____ Excerpt provided
# QuickStarter for the DataCrunch tournament 

## Basic steps and workflow:

0. Using this notebook

1. Download data

2. Explore data

3. Select a model

4. Scoring

5. Train / validation split

6. Train your model 

7. Make prediction

8. Submit

---

## 0. Using this notebook 

To execute the cell press `shift+enter`. 

Follow the steps and login with your Google account.

In [None]:
# Install the crunchDAO package - credit to @uuazed. Check here: https://github.com/uuazed/crunchdao
!pip install --upgrade crunchdao

In [None]:
# Lib & Dependencies
import pandas as pd
import numpy as np
import xgboost as xgb
import scipy

import seaborn as sns
import matplotlib.pyplot as plt

import requests
import gc

import crunchdao

Paste <u>your</u> API key here. If you don't have one, go to the API management section of your account: https://account.crunchdao.com/account/api

In [None]:
client = crunchdao.Client(apikey="") # <= Your API key here

In [None]:
# Get the configuration of the current dataset
client.dataset_config()

---

## 1. Download data

Each week we will provide you with four DataFrames:

- X_train contains the features;
- y_train contains the targets;
- X_test contains the features you can use in your models;
- example_prediction contains an example of the submission awaited.

There are 4 targets you need to predict: target_w, target_r, target_g, and target_b.

You can either download the data in the *.csv* or *.parquet* extension.
The *.csv* will take longer to download and take up more space in the RAM.

In [None]:
# Chose a file format between parquet and csv 
file_format = 'parquet'

# Download current dataset
client.download_data(directory=".", file_format=file_format)

In [None]:
if file_format == 'parquet':
  # Data for training
  train_features = pd.read_parquet(f'./X_train.{file_format}')
  # Data for which you will submit your prediction
  test_data = pd.read_parquet(f'./X_test.{file_format}')
  # Targets use for your supervised training
  train_targets = pd.read_parquet(f'./y_train.{file_format}')
  # Exemple of an awaited submission
  example_submission = pd.read_parquet(f'./example_submission.{file_format}')
elif file_format == 'csv':
  # Data for training
  train_features = pd.read_csv(f'./X_train.{file_format}')
  # Data for which you will submit your prediction
  test_data = pd.read_csv(f'./X_test.{file_format}')
  # Targets use for your supervised training
  train_targets = pd.read_csv(f'./y_train.{file_format}')
  # Exemple of an awaited submission
  example_submission = pd.read_csv(f'./example_submission.{file_format}')

In [None]:
# Merge train_features and train_targets for ease of use
train_data = pd.merge(train_features, train_targets, on=['id', 'Moons'], how='inner')
________
Stated exercise
According to the DataCrunch quickstarter, which four targets need to be predicted? The listing that follows has no connection to the DataCrunch quickstarter.
____ Excerpted data
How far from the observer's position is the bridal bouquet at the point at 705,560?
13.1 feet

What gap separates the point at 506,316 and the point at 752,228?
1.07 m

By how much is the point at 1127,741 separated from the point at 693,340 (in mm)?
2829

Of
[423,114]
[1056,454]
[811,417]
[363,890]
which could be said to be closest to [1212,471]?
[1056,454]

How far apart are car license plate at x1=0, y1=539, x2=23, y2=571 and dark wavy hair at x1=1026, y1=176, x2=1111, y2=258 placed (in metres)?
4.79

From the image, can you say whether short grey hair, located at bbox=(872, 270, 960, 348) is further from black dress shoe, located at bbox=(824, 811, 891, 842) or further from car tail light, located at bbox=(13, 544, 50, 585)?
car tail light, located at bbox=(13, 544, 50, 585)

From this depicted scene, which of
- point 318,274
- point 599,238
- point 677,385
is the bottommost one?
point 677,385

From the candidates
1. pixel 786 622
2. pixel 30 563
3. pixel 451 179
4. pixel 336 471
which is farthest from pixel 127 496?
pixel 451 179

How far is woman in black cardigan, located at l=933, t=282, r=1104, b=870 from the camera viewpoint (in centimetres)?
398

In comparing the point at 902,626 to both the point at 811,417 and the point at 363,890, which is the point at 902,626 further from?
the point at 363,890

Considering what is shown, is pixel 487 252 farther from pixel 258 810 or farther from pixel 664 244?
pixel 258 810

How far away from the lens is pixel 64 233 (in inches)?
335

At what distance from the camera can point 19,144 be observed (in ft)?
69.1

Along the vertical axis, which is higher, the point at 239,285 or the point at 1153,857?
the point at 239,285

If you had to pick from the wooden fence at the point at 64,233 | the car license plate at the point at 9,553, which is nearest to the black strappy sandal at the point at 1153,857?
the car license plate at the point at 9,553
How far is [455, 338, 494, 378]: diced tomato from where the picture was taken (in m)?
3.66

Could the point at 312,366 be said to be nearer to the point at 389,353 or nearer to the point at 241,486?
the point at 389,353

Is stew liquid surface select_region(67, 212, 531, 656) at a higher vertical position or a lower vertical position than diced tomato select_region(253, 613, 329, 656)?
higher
________
Task answer
target_w, target_r, target_g, and target_b.